Beautiful specimen certificate from the Bell Telephone Company of Pennsylvania
dated 1925. This historic document was printed by the American Bank Note Company and has an ornate border around it with a vignette of Alexander Graham Bell, a woman operator and a technician working with telephone lines. This items is over 88 years old.
From its incorporation in September 1879, Bell Telephone Company of Philadelphia was a wholly owned subsidiary of the National Bell Telephone Company, which became the American Bell Telephone Company in 1880. In 1899 it became a unit within the Bell System owned and controlled by American Telephone & Telegraph (AT&T).
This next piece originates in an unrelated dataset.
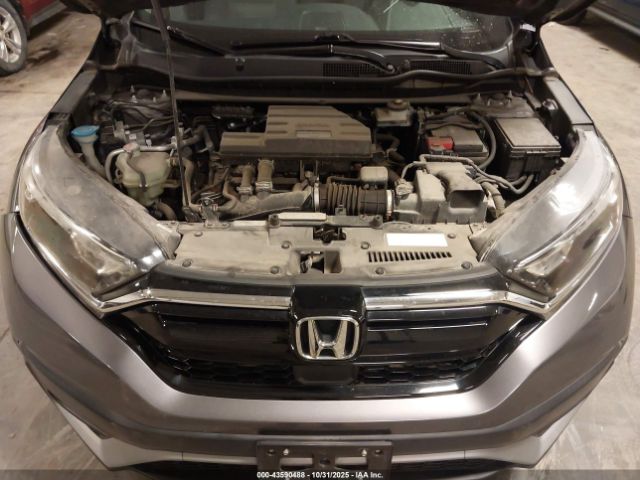 2020 HONDA CR-V 5J6RW2H52LL007434 Photo 9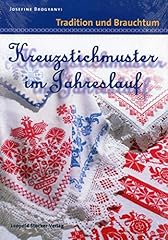 Kreuzstichmuster jahreslauf tr gebraucht kaufen  Wird an jeden Ort in Deutschland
In 1907 the name of the company was changed to Bell Telephone Company of Pennsylvania. Beginning in 1918, Bell Telephone began making a series of acquisitions that made the company more of a statewide operation. During this period, telephone service was provided by small independent companies covering markets no larger than a town or county. The acquisitions by Bell over the next few decades eventually gave Bell a monopoly over telephone service in Pennsylvania that it enjoyed for years.
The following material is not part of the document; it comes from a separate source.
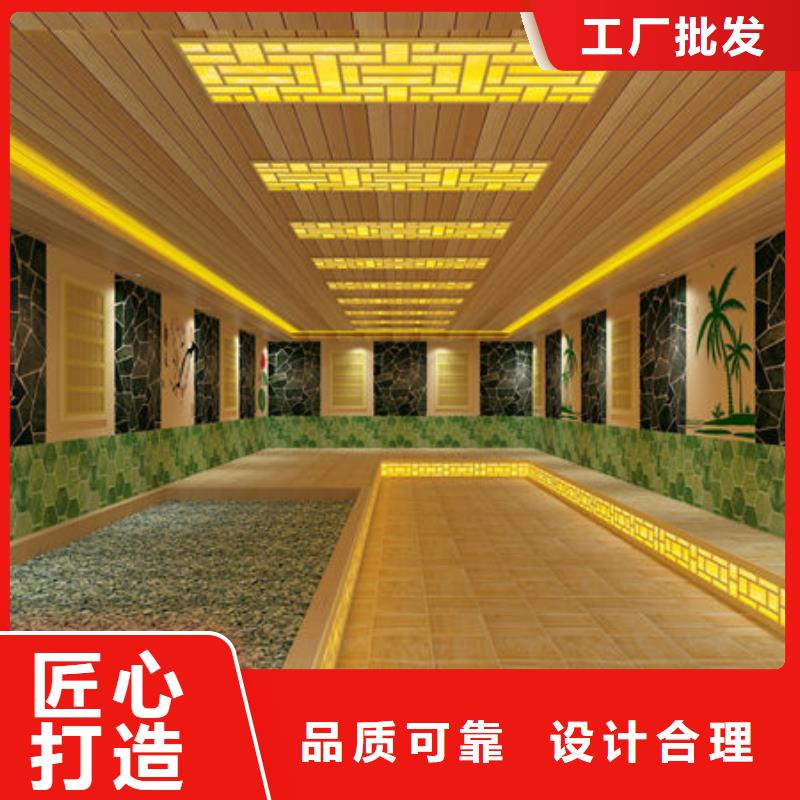汗蒸房安装承建价格专业工人上门施工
In September 1918, the company purchased the property of the Central District Telephone Company. In 1924 it acquired the property of Pittsburgh & Allegheny Telephone Company. In 1925 Lehigh Telephone sold all of its properties in Wayne, Lackawanna, Luzerne, Berks, Bucks, Montgomery, and Schuykill Counties for $1,837,507. In November 1925, Bell purchased the Tri-State Telephone Company, and in December of that year it added Pennsylvania State Telephone Company including 10,404 stations. In 1926 Bell acquired property from the Strousburg & Bushkill Telephone Company and Meadville Telephone Company. It continued to expand and consolidate telephone services in Pennsylvania in 1927 by purchasing assets from Home Telephone Company, Blairsville Telephone Company, Summerville Telephone Company, Brookville Telephone Company, and Huntington & Clearfield Telephone Company.
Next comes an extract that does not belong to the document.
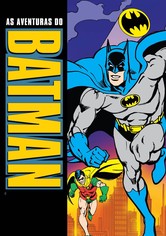 As Aventuras do Batman - Temporada 1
In April 1930, Bell merged with Lehigh Telephone. During 1930 it also exchanged assets with Cumberland Valley Telephone Company in Dauphin, Mifflin, and Cumberland Counties. In 1932 Bell acquired properties of Clinton Telephone, which operated in portions of Lycoming and Clinton Counties.
The Interstate Commerce Commission gave Bell permission to buy and operate the property of Forest Telephone & Telegraph Company in 1933. In 1944 Bell acquired more properties from Keystone Telephone Company of Philadelphia at a cost of $13.4 million. Between 1942 and 1948 sales increased by more than 50 percent from $61.2 million to $94.2 million.
History from Lehman Brothers Collection and
stock certificate research service)
About Specimen Certificates
Specimen Certificates are actual certificates that have never been issued. They were usually kept by the printers in their permanent archives as their only example of a particular certificate. Sometimes you will see a hand stamp on the certificate that says "Do not remove from file".
Specimens were also used to show prospective clients different types of certificate designs that were available. Specimen certificates are usually much scarcer than issued certificates. In fact, many times they are the only way to get a certificate for a particular company because the issued certificates were redeemed and destroyed. In a few instances, Specimen certificates were made for a company but were never used because a different design was chosen by the company.
These certificates are normally stamped "Specimen" or they have small holes spelling the word specimen. Most of the time they don't have a serial number, or they have a serial number of 00000. This is an exciting sector of the hobby that has grown in popularity over the past several years.